» **BRIEF 1**
Repeat word for word the passage of the Java visitor generics post that opens with "I can't change" and closes with "ones from MyConcreteVisitor.".
» **BRIEF 2**
Carry on writing the Java visitor generics post, starting right after its last sentence.

I can't change the signature of the visitMyObject in the MyInterfaceVisitor interface, nor its generics. This happens because others implementations of MyInterfaceVisitor exists and their generics have nothing to with the ones from MyConcreteVisitor.
The MyConcreteVisitor class should not have a generic per-se, so the compiler must allow a MyConcreteVisitor v = new MyConcreteVisitor(); without generating the unchecked or rawtypes warning.
If I change the concrete visitMyObject to public C visitMyObject(MyObject object, Class<? extends C> parameter) and declare the ???? as <C, Class<? extends C>>, I would need to add a cast in the someOtherMethod.
How to define the generic type making it compilable without getting the unchecked or rawtypes warning, changing the interface or adding a cast? Is this even possible in java or I am abusing the generics too much?

Stored data entries:
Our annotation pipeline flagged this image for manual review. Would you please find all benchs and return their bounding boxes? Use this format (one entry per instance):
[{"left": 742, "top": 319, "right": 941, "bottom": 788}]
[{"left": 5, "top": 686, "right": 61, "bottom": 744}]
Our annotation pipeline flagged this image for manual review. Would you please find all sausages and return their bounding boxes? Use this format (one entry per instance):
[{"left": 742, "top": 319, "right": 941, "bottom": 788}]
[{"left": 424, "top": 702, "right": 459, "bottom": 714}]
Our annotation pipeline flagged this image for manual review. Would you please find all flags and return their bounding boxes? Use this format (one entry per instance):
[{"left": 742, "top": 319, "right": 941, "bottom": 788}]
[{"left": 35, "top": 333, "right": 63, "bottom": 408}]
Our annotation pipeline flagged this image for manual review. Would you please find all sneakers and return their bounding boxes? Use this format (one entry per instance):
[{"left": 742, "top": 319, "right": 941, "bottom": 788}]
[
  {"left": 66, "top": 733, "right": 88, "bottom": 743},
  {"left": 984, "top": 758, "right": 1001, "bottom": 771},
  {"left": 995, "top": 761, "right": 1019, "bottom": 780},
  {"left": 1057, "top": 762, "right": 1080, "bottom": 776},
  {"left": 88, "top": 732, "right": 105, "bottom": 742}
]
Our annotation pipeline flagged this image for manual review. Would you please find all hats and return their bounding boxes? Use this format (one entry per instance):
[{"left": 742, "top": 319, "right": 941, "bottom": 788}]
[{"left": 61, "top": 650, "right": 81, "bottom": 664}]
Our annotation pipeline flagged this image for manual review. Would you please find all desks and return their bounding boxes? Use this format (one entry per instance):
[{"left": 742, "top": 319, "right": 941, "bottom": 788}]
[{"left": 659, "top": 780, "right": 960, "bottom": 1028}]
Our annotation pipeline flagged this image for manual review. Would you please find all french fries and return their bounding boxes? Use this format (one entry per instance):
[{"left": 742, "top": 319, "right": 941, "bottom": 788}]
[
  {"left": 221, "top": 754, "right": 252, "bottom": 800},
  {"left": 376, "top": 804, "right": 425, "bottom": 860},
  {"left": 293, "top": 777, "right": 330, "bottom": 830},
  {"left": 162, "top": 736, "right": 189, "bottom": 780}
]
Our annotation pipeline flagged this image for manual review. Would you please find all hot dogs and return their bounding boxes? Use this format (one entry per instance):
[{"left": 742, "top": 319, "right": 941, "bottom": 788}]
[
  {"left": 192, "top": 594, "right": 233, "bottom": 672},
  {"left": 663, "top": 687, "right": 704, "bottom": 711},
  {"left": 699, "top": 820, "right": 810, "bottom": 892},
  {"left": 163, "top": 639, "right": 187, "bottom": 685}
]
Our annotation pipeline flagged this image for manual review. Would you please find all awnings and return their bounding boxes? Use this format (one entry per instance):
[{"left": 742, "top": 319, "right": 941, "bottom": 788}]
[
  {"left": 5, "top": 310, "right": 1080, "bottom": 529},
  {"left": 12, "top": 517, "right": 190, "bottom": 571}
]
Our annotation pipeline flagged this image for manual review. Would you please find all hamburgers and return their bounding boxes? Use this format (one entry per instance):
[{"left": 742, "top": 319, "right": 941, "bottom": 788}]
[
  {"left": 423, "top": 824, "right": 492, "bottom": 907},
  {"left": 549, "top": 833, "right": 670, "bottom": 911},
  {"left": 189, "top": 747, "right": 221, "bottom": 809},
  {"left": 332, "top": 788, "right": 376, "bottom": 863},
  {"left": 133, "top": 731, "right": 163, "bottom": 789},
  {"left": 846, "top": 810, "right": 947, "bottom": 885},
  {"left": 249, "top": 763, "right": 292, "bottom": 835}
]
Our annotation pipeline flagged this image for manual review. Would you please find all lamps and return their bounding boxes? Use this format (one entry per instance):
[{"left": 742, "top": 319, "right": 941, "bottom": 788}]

» **OUTPUT 1**
I can't change the signature of the visitMyObject in the MyInterfaceVisitor interface, nor its generics. This happens because others implementations of MyInterfaceVisitor exists and their generics have nothing to with the ones from MyConcreteVisitor.

» **OUTPUT 2**
The issue is that your implementation is trying to introduce another type parameter X extends C to the method visitMyConcreteObject and resolve the B parameter with it. You can't make visitMyConcreteObject generic with X but try to resolve B with a type parameterized by X, e.g. Class<X>, because B is resolved at the class declaration but X is only declared by a method of the class.
From what I can see, you have two options. Either make MyConcreteVisitor generic on X:
public class MyConcreteVisitor<X extends C> implements MyInterfaceVisitor<X, Class<X>> {
#Override
public X visitMyConcreteObject(MyConcreteObject object, Class<X> parameter) {
// Do a lot of things.
// Return an instance of the given class.
}
}
Or get rid of X and lose type safety (beyond the concrete type C):
public class MyConcreteVisitor implements MyInterfaceVisitor<C, Class<? extends C>> {
#Override
public C visitMyConcreteObject(MyConcreteObject object, Class<? extends C> parameter) {
// Do a lot of things.
// Return an instance of the given class.
}
}
i think this is what you are looking for:
public class MyConcreteVisitor implements MyInterfaceVisitor<Object,Class<?>> {
#Override
public Object visitMyConcreteObject(MyConcreteObject object, Class<?> parameter) {
// Do a lot of things.
// Return an instance of the given class.
}
// This method is the entry point of the MyConcreteVisitor.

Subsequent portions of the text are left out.